With a digital mindset embraced, programme participants are then taught how to build automation solutions, with many of the resulting applications benefitting their colleagues and the business soon after.  

Goodfellow provides an example of the Automation League in action. He delivers services for a network provider and developed a bot for identifying accounts that need to be closed, a previously manual task: “our escalation department would close 200-300 accounts daily… with that being automated, what would normally take three hours now takes just over an hour to do”. 

He designed his automated solution to consider special situations: “with the pandemic and people’s circumstances changing, accounts get flagged as vulnerable depending on their situation. The bot takes that into consideration. So, if a member is marked as vulnerable, actions don’t get taken automatically”. Impressed, the mobile phone network has integrated the bot into its operations.  

For other participants, creating smaller bots has been a gateway to more ambitious automation endeavours. Liza Mckenna, customer service agent at Firstsource, began building what she labelled ‘a very basic bot’, designed to minimise time spent logging into a system: “It can take three minutes, swapping between two browsers, to be able to log in. So, I created a bot that significantly cuts down this running time, essentially saving 110 agents two and a half minutes each day”That’s around four hours a day saved for the business.     
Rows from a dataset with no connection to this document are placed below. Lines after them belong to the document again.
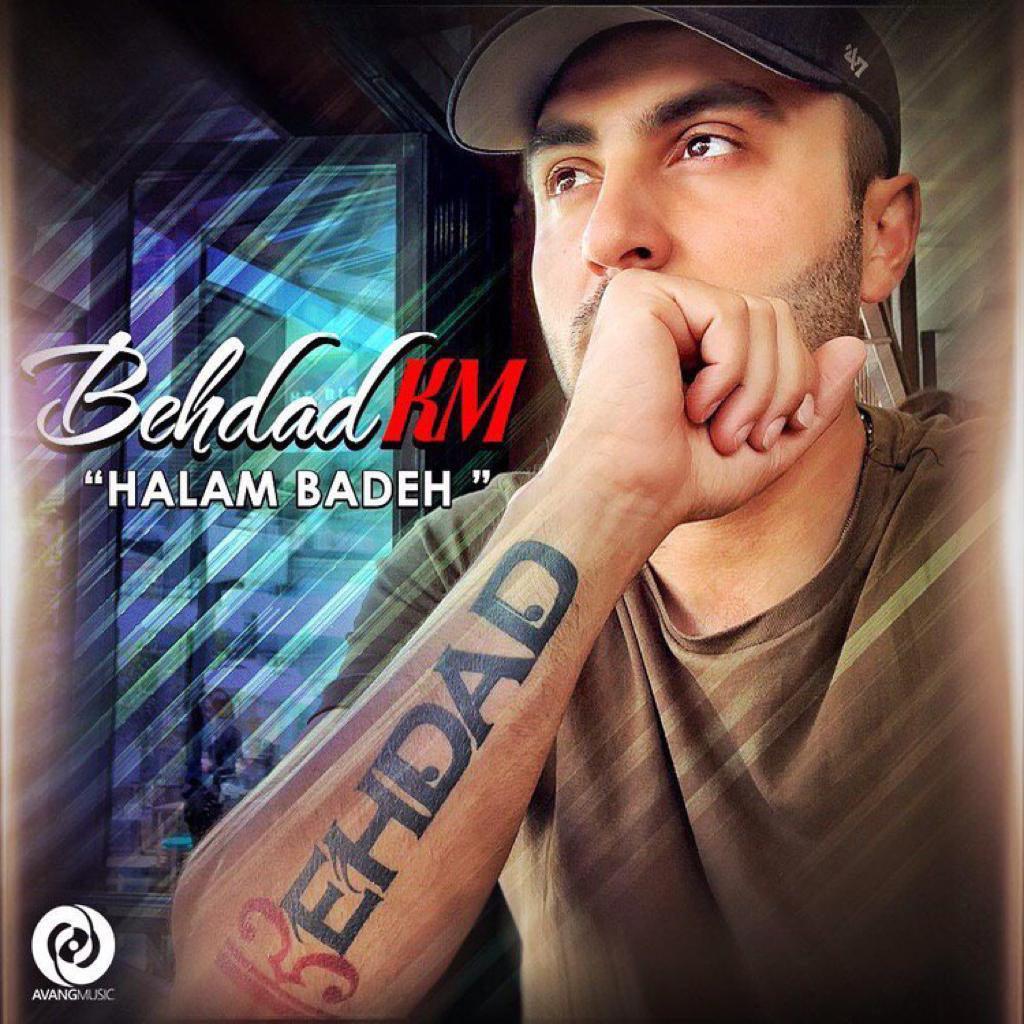 Behdad Km – Halam Badeh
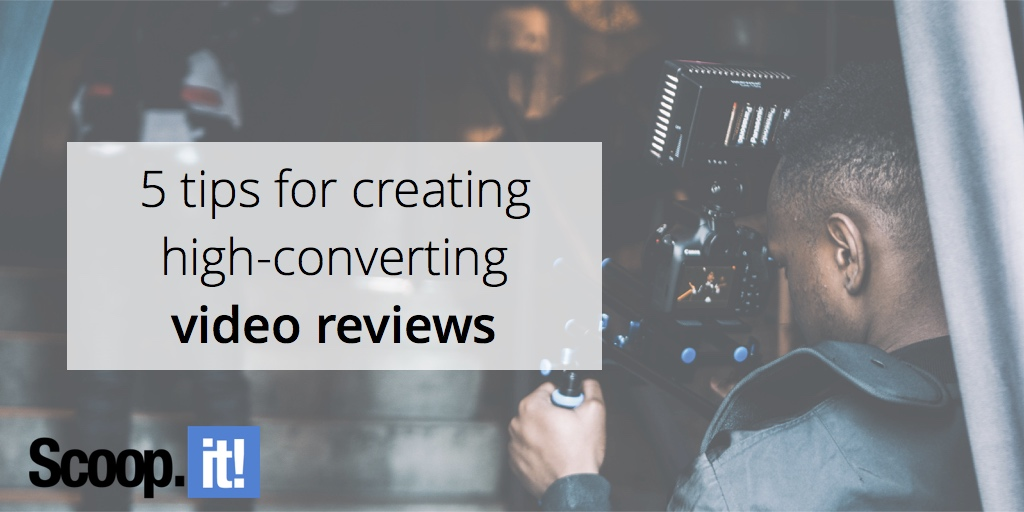 5-tips-for-creating-high-converting-video-reviews-scoop-it-final
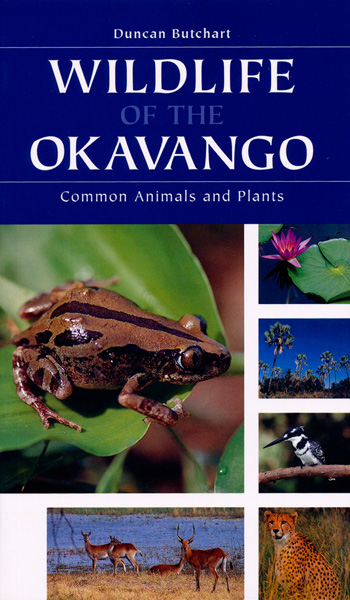 Natuurgids Wildlife of the Okavango   Struik   Duncan Butchart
Next, Mckenna wants to create a bot that will recognise when an email is in a foreign language, automatically send it to Google Translate and put a note on the system. “We get emails in Arabic, French, Bulgarian, you name it. My bot could save agents between four and five minutes every time they get a case that’s in another language”, she adds. Her newly found ambition is a testimony to how, with the correct mindset, staff can develop digital skills that benefit employees and the organisation. 

And this is where business leaders can capitalise on the learnings from the Automation League – as a model for an effective citizen development programme that can be used to address the digital skills gap. The initiative also establishes that when it comes to upskilling and driving innovation, the best place to start is within your ranks.